The International Association for Suicide Prevention has a directory of international suicide prevention hotlines here, and so does Befrienders Worldwide here.
Steps

Taking a Mental Break

Take a mental health day. Sometimes you just need a brief escape from your work or school demands. A break from your everyday responsibilities will give you time to rest, recharge, and/or try something new. Call in sick or take a vacation day so that you have time for yourself. Choosing a Monday or Friday for your mental health day will give you a 3-day weekend. Just make sure that your decision doesn’t inconvenience someone else, such as a coworker who will have to cover for you. If you’re feeling exhausted, stay home and indulge in a few fun activities that you enjoy, such as watching your favorite show, soaking in a bath, or playing with your dog. If you’re feeling like your life is stale, go on an adventure. Take yourself on a short day trip to a nearby town, or invite a friend along for the ride! If you're feeling overwhelmed, talk to a therapist, religious mentor, or someone you trust. You can also reach out to a suicide hotline, such as the Suicide and Crisis Lifeline at 988.

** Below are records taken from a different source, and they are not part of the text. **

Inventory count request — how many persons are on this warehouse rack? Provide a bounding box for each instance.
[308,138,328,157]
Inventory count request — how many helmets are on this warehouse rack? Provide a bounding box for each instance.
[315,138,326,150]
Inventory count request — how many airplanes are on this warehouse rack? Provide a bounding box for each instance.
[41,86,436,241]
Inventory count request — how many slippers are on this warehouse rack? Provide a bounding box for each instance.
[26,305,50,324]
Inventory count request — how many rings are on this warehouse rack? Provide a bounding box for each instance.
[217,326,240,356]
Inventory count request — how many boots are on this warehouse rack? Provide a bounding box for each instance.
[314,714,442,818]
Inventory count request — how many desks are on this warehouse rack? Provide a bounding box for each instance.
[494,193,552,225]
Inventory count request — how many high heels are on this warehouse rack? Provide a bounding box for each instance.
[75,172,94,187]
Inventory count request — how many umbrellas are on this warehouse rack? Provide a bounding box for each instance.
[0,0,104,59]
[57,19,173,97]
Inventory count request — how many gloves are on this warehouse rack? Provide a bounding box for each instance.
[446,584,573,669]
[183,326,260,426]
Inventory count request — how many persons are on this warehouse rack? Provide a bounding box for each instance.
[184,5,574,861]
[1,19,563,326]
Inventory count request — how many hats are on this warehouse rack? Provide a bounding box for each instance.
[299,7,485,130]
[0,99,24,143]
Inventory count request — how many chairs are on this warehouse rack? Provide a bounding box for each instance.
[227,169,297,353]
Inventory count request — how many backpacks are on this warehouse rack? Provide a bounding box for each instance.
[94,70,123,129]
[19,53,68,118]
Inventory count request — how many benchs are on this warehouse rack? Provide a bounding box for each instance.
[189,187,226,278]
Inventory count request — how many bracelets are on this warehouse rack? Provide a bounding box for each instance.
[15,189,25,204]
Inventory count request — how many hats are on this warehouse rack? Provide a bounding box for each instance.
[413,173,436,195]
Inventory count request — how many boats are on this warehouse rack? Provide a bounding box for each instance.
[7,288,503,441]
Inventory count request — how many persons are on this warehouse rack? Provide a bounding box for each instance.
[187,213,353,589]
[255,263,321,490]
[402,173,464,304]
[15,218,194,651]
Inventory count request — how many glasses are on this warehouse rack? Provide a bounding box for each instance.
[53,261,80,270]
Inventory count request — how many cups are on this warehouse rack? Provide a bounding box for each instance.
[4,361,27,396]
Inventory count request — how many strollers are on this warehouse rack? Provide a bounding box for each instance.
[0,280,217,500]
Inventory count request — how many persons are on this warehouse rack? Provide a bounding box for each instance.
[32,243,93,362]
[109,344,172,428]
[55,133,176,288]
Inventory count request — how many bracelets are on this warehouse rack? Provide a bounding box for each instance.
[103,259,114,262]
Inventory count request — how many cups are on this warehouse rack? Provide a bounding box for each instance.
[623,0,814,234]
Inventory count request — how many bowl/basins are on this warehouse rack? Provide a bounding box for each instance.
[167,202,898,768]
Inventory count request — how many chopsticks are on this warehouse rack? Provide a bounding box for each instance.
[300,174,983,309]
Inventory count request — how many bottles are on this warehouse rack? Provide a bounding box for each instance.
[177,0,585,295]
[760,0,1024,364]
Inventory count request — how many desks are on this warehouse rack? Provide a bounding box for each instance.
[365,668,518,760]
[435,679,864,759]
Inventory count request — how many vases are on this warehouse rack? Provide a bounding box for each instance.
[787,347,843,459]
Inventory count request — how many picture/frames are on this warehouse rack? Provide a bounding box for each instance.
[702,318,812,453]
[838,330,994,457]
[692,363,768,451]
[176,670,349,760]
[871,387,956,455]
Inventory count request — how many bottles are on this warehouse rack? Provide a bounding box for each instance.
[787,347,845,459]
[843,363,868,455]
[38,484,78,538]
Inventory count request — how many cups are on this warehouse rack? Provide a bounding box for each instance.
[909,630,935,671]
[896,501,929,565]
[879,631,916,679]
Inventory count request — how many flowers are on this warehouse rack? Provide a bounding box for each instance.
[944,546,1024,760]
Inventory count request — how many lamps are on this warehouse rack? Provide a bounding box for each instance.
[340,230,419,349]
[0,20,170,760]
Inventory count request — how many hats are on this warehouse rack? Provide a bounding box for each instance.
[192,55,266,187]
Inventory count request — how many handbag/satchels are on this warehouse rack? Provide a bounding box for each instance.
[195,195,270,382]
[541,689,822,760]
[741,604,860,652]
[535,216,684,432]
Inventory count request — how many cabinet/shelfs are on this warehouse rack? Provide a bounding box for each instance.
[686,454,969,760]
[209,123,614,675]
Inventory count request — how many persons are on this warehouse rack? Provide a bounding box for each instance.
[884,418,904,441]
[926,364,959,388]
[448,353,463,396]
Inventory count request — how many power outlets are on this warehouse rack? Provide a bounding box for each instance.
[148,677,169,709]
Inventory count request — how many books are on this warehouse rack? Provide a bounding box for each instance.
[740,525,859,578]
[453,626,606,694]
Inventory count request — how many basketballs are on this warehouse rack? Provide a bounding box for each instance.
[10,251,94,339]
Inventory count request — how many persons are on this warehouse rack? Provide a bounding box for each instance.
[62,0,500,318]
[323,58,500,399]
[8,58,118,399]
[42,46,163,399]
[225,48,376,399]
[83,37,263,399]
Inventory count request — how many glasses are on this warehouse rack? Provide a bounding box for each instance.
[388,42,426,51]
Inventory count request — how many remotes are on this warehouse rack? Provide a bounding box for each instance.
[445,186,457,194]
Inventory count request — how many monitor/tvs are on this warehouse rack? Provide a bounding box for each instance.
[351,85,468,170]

Change up your routine. Varying your daily routine even a little can make you feel like things are different. You could take a different route to work, eat lunch at a new spot, and engage in a different activity after work or school. Use this as an opportunity to try out a few things you wish were part of your everyday life, such as the following: Grab a coffee at a cool coffee shop. Take your lunch to the park. Eat lunch with a different group of coworkers or classmates. Find a new event to try, such as a new club at school or an event on meetup.com. Walk a friend’s dog to see if you might enjoy getting one of your own.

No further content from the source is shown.